Une vive rougeur passa sur le front de Villefort.

«Mon père était girondin, madame, dit-il, c’est vrai; mais mon père n’a pas voté la mort du roi; mon père a été proscrit par cette même Terreur qui vous proscrivait, et peu s’en est fallu qu’il ne portât sa tête sur le même échafaud qui avait vu tomber la tête de votre père.

– Oui, dit la marquise, sans que ce souvenir sanglant amenât la moindre altération sur ses traits; seulement c’était pour des principes diamétralement opposés qu’ils y fussent montés tous deux, et la preuve c’est que toute ma famille est restée attachée aux princes exilés, tandis que votre père a eu hâte de se rallier au nouveau gouvernement, et qu’après que le citoyen Noirtier a été girondin, le comte Noirtier est devenu sénateur.

– Ma mère, ma mère, dit Renée, vous savez qu’il était convenu qu’on ne parlerait plus de ces mauvais souvenirs.

– Madame, répondit Villefort, je me joindrai à Mlle de Saint-Méran pour vous demander bien humblement l’oubli du passé. À quoi bon récriminer sur des choses dans lesquelles la volonté de Dieu même est impuissante? Dieu peut changer l’avenir; il ne peut pas même modifier le passé. Ce que nous pouvons, nous autres hommes, c’est sinon le renier, du moins jeter un voile dessus. Eh bien, moi, je me suis séparé non seulement de l’opinion, mais encore du nom de mon père. Mon père a été ou est même peut-être encore bonapartiste et s’appelle Noirtier; moi, je suis royaliste et m’appelle de Villefort. Laissez mourir dans le vieux tronc un reste de sève révolutionnaire, et ne voyez, madame, que le rejeton qui s’écarte de ce tronc, sans pouvoir, et je dirai presque sans vouloir s’en détacher tout à fait.

– Bravo, Villefort, dit le marquis, bravo, bien répondu! Moi aussi, j’ai toujours prêché à la marquise l’oubli du passé, sans jamais avoir pu l’obtenir d’elle, vous serez plus heureux, je l’espère.

– Oui, c’est bien, dit la marquise, oublions le passé, je ne demande pas mieux, et c’est convenu; mais qu’au moins Villefort soit inflexible pour l’avenir.

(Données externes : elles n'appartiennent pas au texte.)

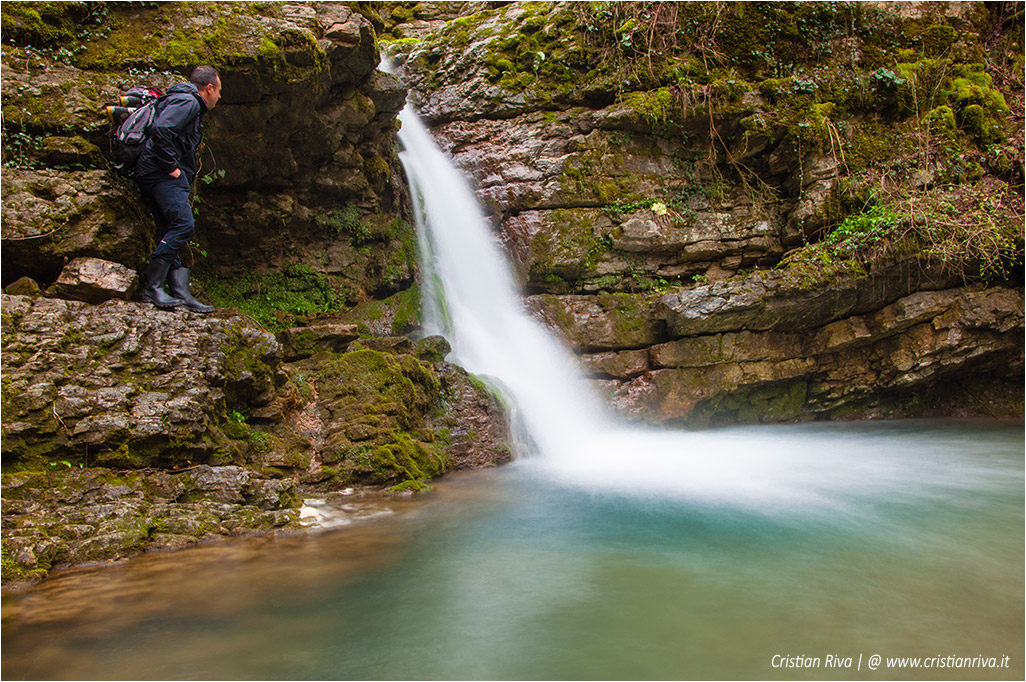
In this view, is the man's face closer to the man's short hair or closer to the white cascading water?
the man's short hair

N’oubliez pas, Villefort, que nous avons répondu de vous à Sa Majesté: que Sa Majesté, elle aussi, a bien voulu oublier, à notre recommandation (elle tendit la main), comme j’oublie à votre prière. Seulement s’il vous tombe quelque conspirateur entre les mains, songez qu’on a d’autant plus les yeux sur vous que l’on sait que vous êtes d’une famille qui peut-être est en rapport avec ces conspirateurs.

– Hélas! madame, dit Villefort, ma profession et surtout le temps dans lequel nous vivons m’ordonnent d’être sévère. Je le serai. J’ai déjà eu quelques accusations politiques à soutenir, et, sous ce rapport, j’ai fait mes preuves. Malheureusement, nous ne sommes pas au bout.

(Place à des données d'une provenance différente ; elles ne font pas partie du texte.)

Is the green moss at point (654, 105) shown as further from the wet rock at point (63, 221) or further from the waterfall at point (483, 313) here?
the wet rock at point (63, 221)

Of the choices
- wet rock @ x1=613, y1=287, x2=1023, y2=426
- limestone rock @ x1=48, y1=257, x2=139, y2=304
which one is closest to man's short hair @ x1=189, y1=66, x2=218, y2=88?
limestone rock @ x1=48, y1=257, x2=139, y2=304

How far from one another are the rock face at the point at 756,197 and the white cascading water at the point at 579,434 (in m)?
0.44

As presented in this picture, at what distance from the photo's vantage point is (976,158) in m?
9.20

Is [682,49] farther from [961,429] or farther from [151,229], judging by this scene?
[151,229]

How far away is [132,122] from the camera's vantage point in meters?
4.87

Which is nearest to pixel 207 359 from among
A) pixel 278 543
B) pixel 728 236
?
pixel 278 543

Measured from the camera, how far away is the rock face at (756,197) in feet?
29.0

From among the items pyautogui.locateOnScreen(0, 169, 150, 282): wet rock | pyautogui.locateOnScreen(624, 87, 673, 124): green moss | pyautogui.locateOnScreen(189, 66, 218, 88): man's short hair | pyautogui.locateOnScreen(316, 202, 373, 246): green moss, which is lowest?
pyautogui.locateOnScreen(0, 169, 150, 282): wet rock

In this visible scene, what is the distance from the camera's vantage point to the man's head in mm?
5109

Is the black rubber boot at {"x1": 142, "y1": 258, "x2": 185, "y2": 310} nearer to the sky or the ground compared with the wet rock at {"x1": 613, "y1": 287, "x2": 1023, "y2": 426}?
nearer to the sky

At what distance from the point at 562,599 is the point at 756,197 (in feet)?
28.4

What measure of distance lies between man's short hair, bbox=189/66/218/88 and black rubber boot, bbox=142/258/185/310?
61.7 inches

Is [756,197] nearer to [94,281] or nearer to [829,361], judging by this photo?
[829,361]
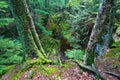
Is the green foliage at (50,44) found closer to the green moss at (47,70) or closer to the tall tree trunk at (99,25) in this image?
the tall tree trunk at (99,25)

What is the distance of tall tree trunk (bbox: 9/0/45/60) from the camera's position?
712 centimetres

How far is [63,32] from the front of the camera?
17844 mm

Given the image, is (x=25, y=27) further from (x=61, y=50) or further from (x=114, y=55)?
(x=61, y=50)

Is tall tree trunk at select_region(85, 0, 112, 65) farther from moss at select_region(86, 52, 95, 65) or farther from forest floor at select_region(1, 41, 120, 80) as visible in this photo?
forest floor at select_region(1, 41, 120, 80)

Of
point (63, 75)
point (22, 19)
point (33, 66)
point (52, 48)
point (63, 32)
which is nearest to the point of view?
point (63, 75)

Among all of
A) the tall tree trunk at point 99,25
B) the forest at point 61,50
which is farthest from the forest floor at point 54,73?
the tall tree trunk at point 99,25

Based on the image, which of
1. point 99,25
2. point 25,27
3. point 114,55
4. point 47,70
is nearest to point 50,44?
point 114,55

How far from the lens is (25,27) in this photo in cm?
724

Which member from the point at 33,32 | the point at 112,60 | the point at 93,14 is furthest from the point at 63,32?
the point at 33,32

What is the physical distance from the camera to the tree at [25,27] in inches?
280

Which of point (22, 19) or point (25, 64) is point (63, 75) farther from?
point (22, 19)

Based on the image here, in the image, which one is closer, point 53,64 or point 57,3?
point 53,64

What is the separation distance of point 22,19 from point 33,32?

– Vous croyez? dit la marquise.

– J’en ai peur. Napoléon à l’île d’Elbe est bien près de la France; sa présence presque en vue de nos côtes entretient l’espérance de ses partisans. Marseille est pleine d’officiers à demi-solde, qui, tous les jours, sous un prétexte frivole, cherchent querelle aux royalistes; de là des duels parmi les gens de classe élevée, de là des assassinats dans le peuple.

– Oui, dit le comte de Salvieux, vieil ami de M. de Saint-Méran et chambellan de M. le comte d’Artois, oui, mais vous savez que la Sainte-Alliance le déloge.

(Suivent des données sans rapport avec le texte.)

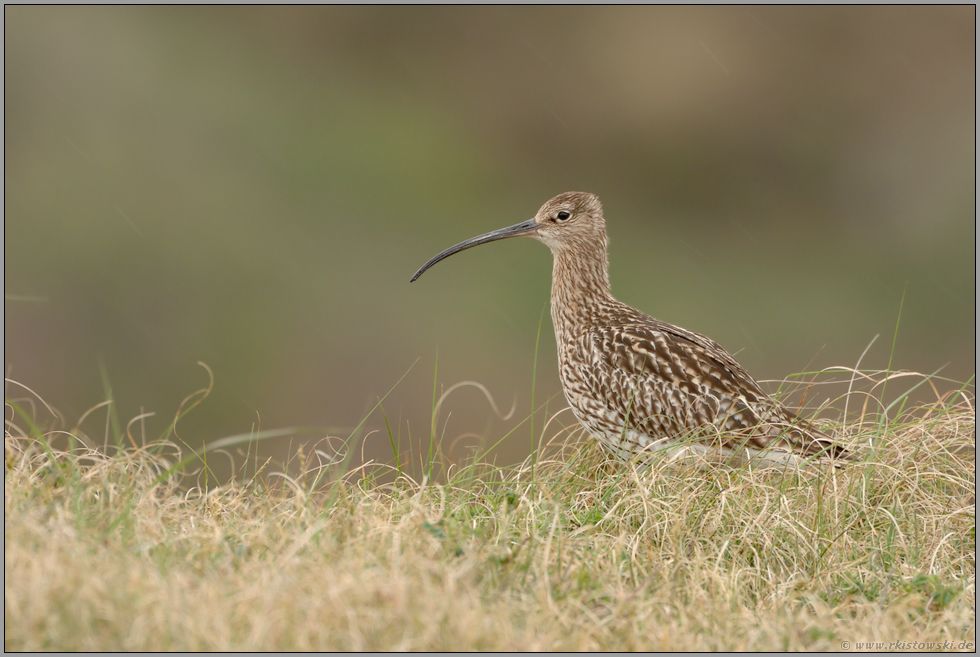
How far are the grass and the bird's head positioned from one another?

– Oui, il était question de cela lors de notre départ de Paris, dit M. de Saint-Méran. Et où l’envoie-t-on?

– À Sainte-Hélène.

– À Sainte-Hélène! Qu’est-ce que cela? demanda la marquise.

– Une île située à deux mille lieues d’ici, au-delà de l’équateur, répondit le comte.

– À la bonne heure! Comme le dit Villefort, c’est une grande folie que d’avoir laissé un pareil homme entre la Corse, où il est né, et Naples, où règne encore son beau-frère, et en face de cette Italie dont il voulait faire un royaume à son fils.

– Malheureusement, dit Villefort, nous avons les traités de 1814, et l’on ne peut toucher à Napoléon sans manquer à ces traités.